Este voto implicaba un compromiso por parte de la comunidad: en caso de superar la peste, la ciudad se comprometía a rendir homenaje a Santa Ana mediante ceremonias y actos religiosos. Se trataba de una práctica común en la época medieval y moderna, en la que las comunidades recurrían a figuras santas para buscar consuelo y esperanza durante epidemias y otras crisis.
Los detalles de este hecho se mantienen gracias a la labor de cronistas locales como Isabel Murillo y Federico Soldevilla, quienes han documentado y salvaguardado esta tradición como parte del patrimonio inmaterial de Logroño. Su trabajo permite entender cómo la fe y las costumbres religiosas han influido en la identidad cultural de la ciudad a lo largo de los siglos.
Además, este voto forma parte de una serie de promesas religiosas que Logroño ha realizado en distintos momentos de crisis y renovación espiritual.
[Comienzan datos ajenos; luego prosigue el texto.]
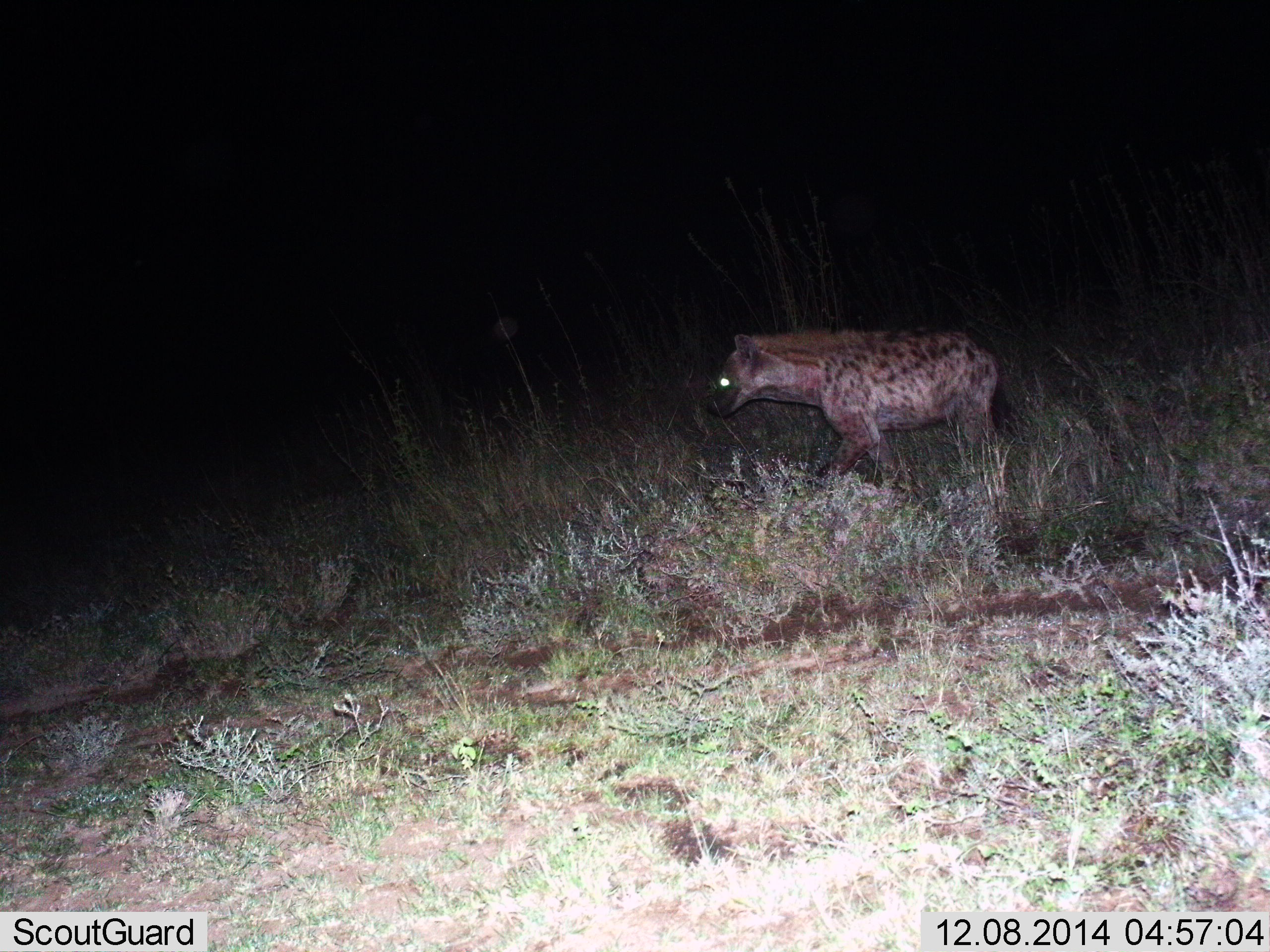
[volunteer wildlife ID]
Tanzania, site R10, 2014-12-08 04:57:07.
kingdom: Animalia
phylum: Chordata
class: Mammalia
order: Carnivora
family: Hyaenidae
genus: Crocuta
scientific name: Crocuta crocuta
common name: spotted hyena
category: hyenaspotted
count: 1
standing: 10%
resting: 0%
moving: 90%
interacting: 0%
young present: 0%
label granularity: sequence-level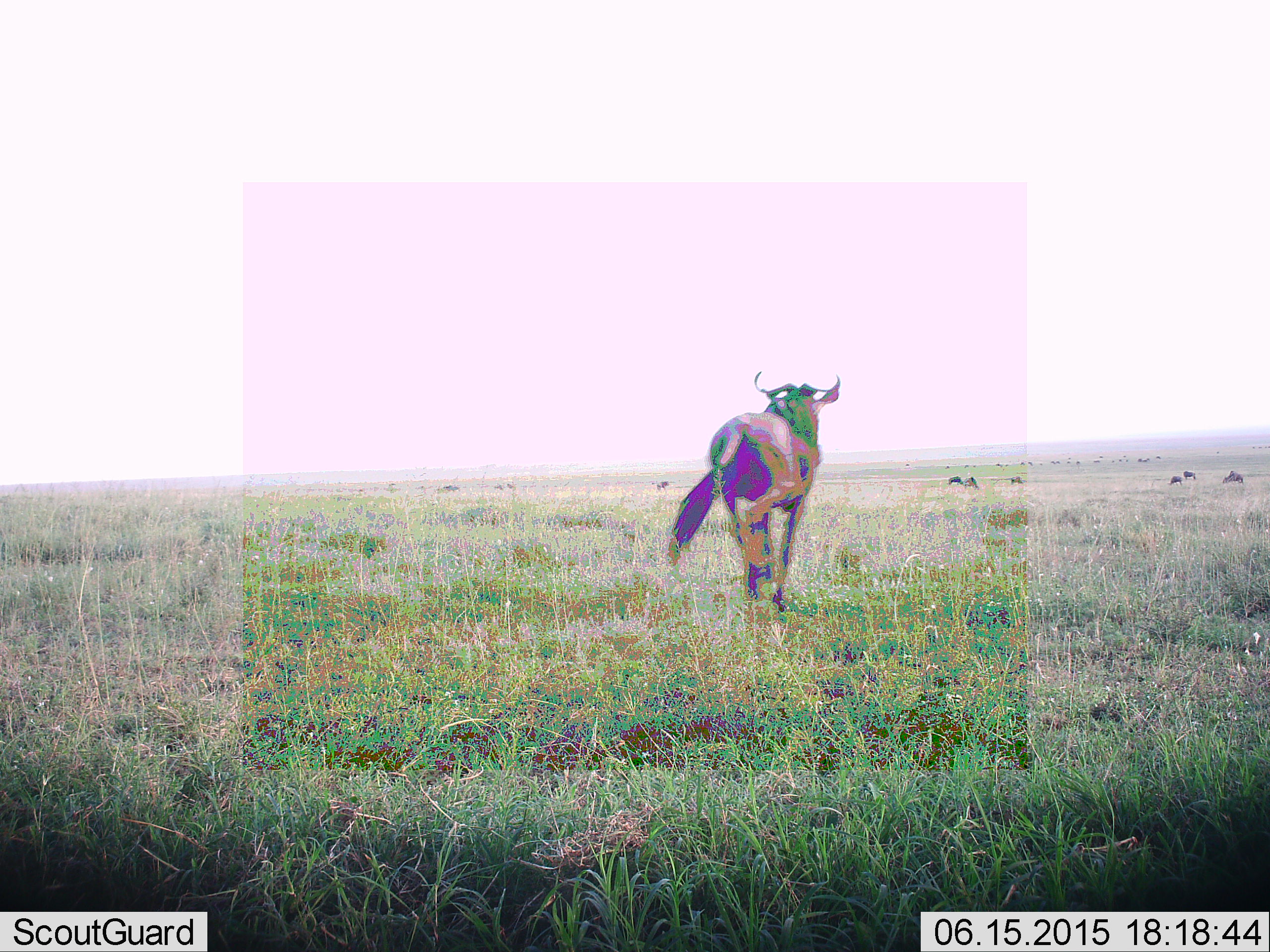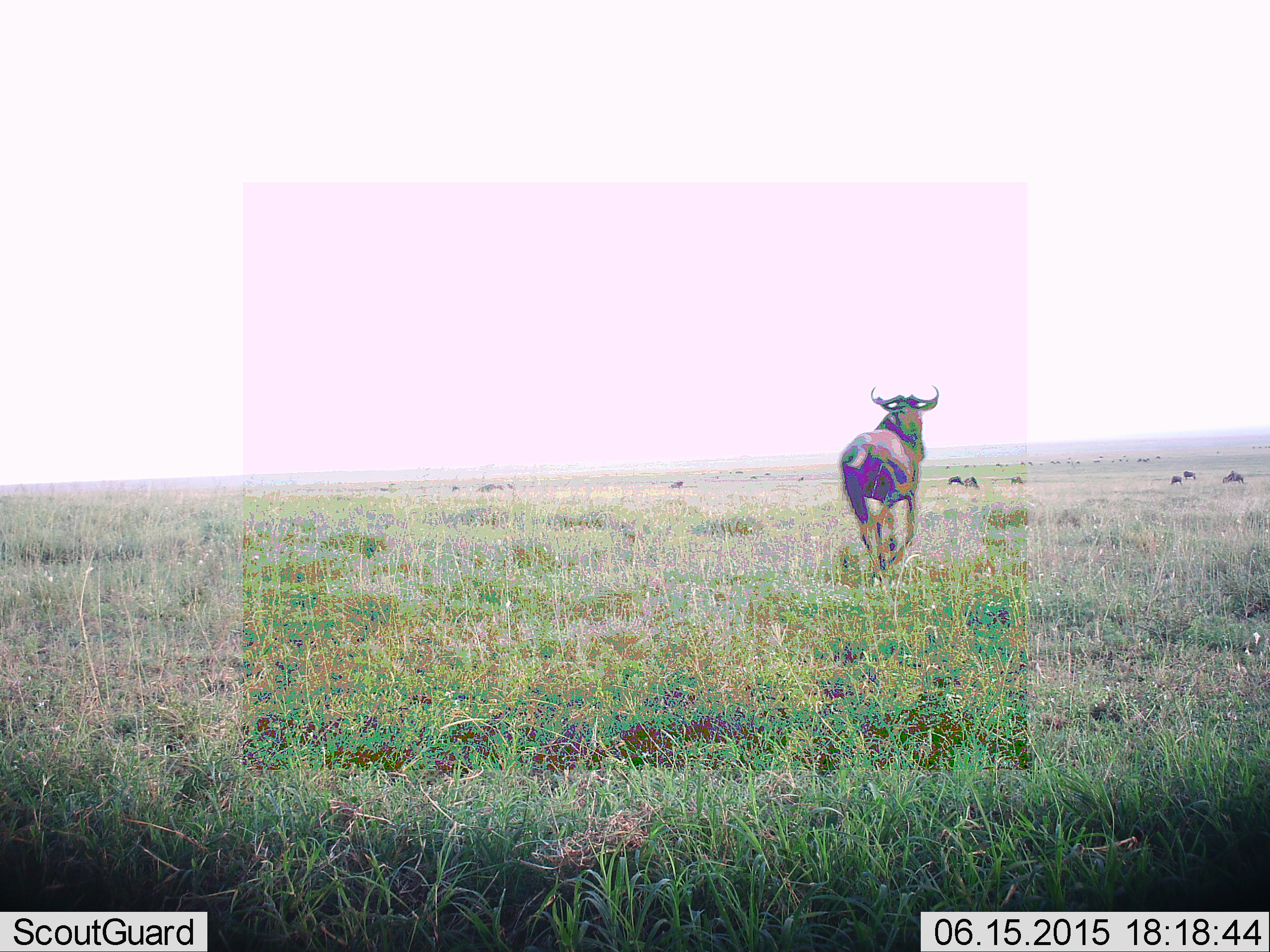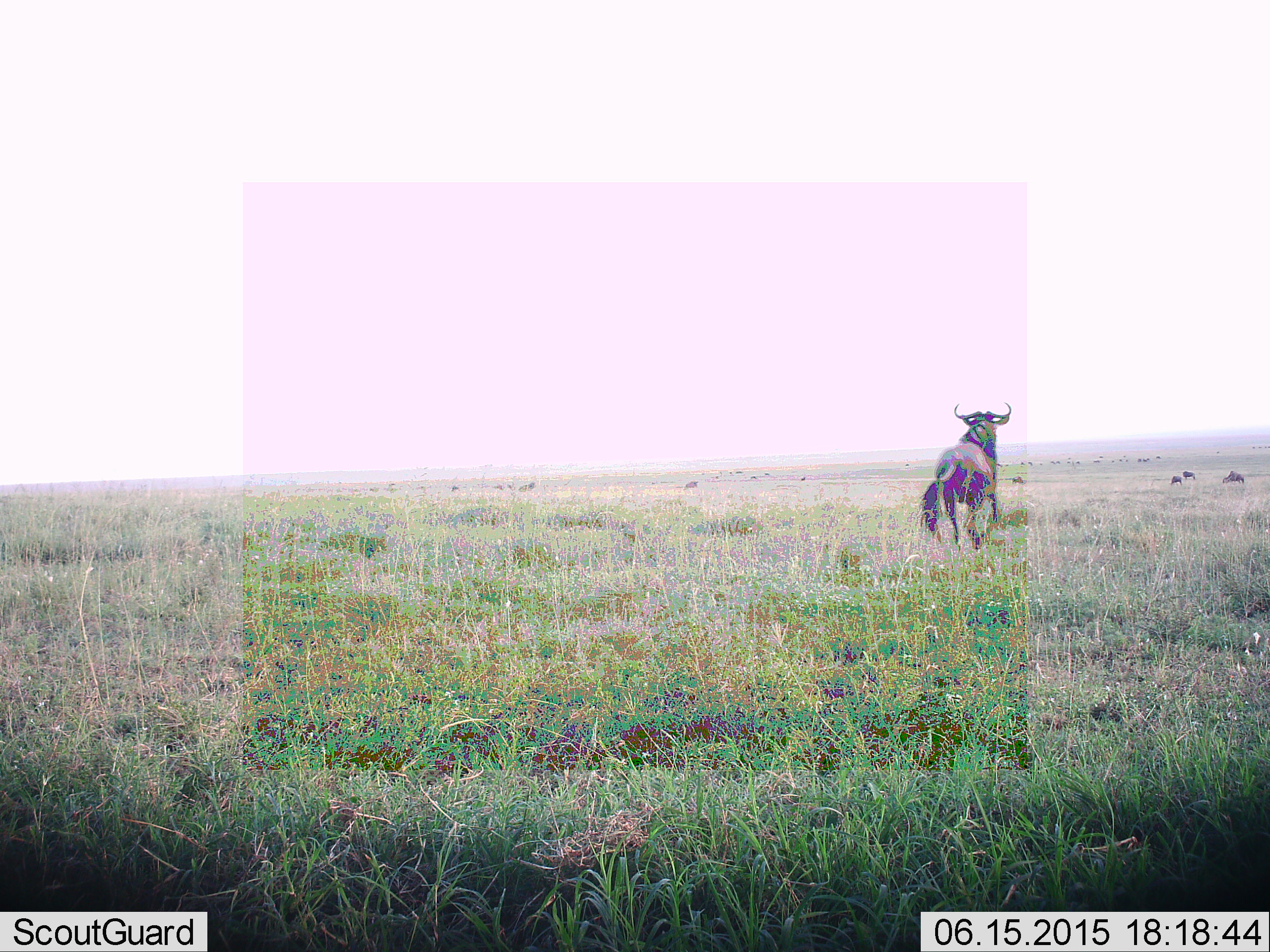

Estas manifestaciones devocionales han quedado reflejadas en festividades y celebraciones que aún hoy se conservan, mostrando la continuidad de las tradiciones históricas en la vida de la ciudad.
Actualmente, esta memoria histórica se difunde a través de iniciativas culturales como #Logroñeando y #SanBernabé26, proyectos que buscan acercar a los ciudadanos los episodios más relevantes de su pasado y fortalecer la relación entre cultura, historia y comunidad.